* Task requirements: From the line containing "Unlock Your Strength: A" down to the line containing "Game săn tiền thưởng miền viễn tây rất cuốn" in the records below, reproduce every line exactly, ends included, and omit all others.

* Dataset:
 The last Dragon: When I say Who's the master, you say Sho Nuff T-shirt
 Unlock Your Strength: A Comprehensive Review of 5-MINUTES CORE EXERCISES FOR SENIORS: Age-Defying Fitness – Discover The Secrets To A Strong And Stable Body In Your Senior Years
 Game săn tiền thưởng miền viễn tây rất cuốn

* * *

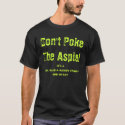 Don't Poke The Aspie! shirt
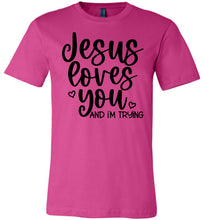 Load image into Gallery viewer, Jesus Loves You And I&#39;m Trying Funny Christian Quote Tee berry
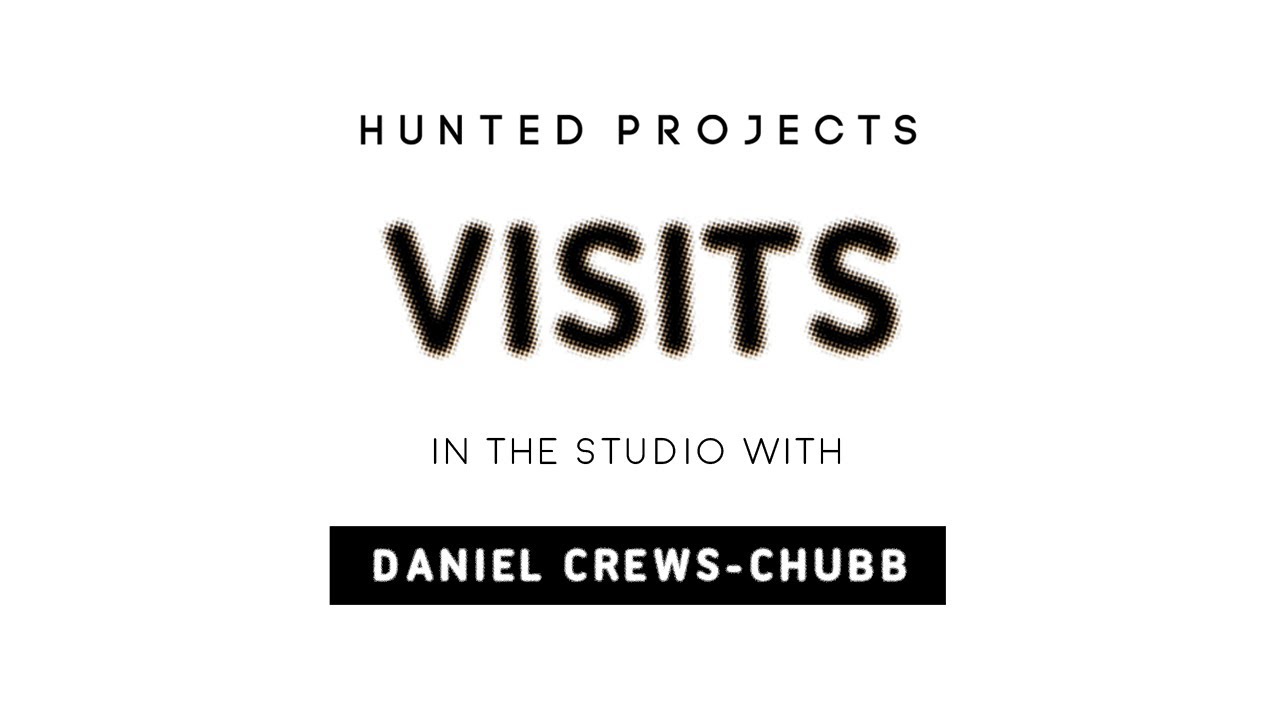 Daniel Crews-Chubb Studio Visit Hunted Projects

* Result:
 Unlock Your Strength: A Comprehensive Review of 5-MINUTES CORE EXERCISES FOR SENIORS: Age-Defying Fitness – Discover The Secrets To A Strong And Stable Body In Your Senior Years
 Game săn tiền thưởng miền viễn tây rất cuốn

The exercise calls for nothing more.